Learning Resources and Activites
In this part of the activity you identify learning resources and activites to fill in the gaps identified above.
- Add a new header named "Learning Resources and Activities" to your team's Tech Spikes page.
- Each tech spike subteam adds their own subsection to the Learning Resources and Activities section. Populate the subsection with an annotated list of resources (with links) that will provide the knowledge and experience to fill the gap.
Some tips for building this list:
- Use resources that are identified by the project.
- Ask your project community. Using the appropriate communication channel, explain what you are trying to learn and how you think it will help your team engage with he project and ask for suggestions of good resources.
- Do a web search to identify resources (tutorials, lessons, videos, articles, etc.) that will help you begin to fill the gap.
- Examine a large number of resources superficially, then narrow them down to a small number (1-5) that seem the most appropriate.

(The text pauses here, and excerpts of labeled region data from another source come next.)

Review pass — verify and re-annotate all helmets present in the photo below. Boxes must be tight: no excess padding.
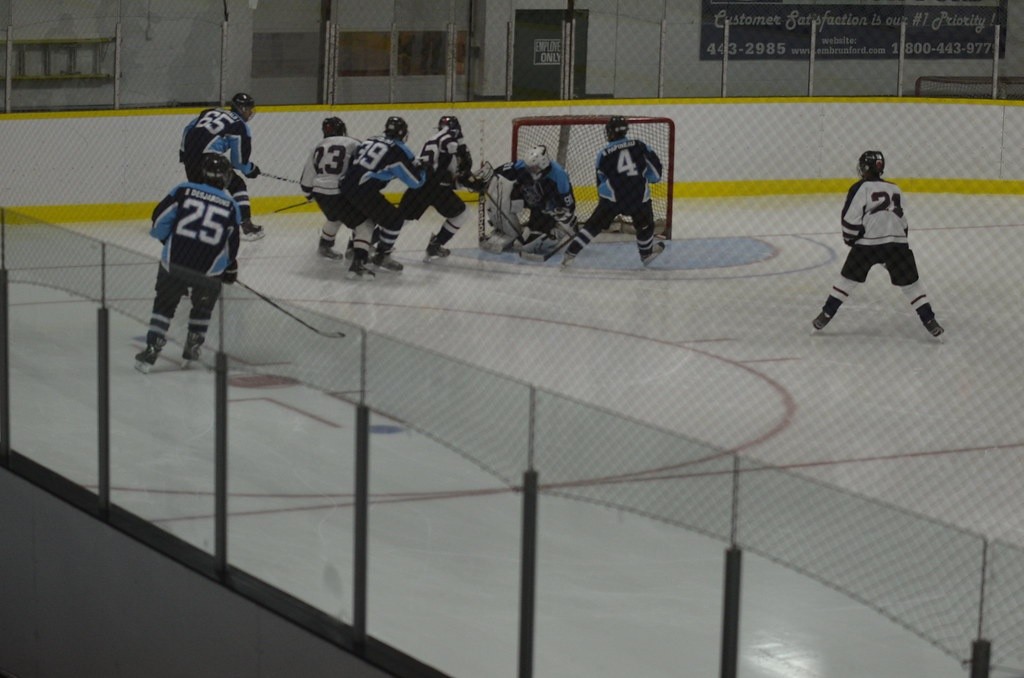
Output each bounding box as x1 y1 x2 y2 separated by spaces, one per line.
860 151 886 175
523 145 550 175
438 116 465 139
386 117 407 140
202 154 232 191
322 116 345 139
606 115 628 141
230 93 256 122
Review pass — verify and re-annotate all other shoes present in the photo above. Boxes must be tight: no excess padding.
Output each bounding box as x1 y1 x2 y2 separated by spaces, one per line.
180 332 203 369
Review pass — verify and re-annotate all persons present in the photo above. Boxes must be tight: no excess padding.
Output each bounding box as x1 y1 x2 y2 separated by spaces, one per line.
134 154 242 373
560 117 668 268
491 145 581 264
300 115 487 280
179 92 266 242
810 151 946 342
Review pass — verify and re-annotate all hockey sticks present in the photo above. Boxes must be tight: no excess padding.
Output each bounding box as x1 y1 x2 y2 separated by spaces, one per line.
274 199 313 214
518 230 578 263
235 278 345 339
484 188 522 240
259 171 300 184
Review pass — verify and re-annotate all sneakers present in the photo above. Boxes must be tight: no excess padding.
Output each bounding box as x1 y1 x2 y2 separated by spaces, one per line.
811 311 832 332
924 320 944 344
373 253 403 272
426 240 450 260
347 265 376 279
345 248 373 266
239 219 265 242
641 237 666 267
316 245 341 262
133 333 166 373
561 250 577 269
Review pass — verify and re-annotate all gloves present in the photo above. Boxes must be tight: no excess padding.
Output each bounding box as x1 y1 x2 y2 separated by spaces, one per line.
223 261 238 285
245 165 261 179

- Remember that the P1 assignment, due later in the semester, requires you to demonstrate something you have built or achieved during the tech spike. Therefore, choose at least one learning resource that will help you build a demo that is interesting and fun.
Submission
All outputs of this assignment are recorded on your team wiki pages as described above.
Rubric
A good grade can be achieved by: following all instructions accurately; producing material that reflects about three hours of effort per student for this assignment (with evidence of time spent on the Slack live log); employing correct grammar, effective design, and clear presentation of concepts on the relevant wiki pages. For an excellent grade, some evidence of additional research, insight, or thoughtfulness may be required.
Acknowledgment
This assignment is adapted from an assignment authored by Professor Braught.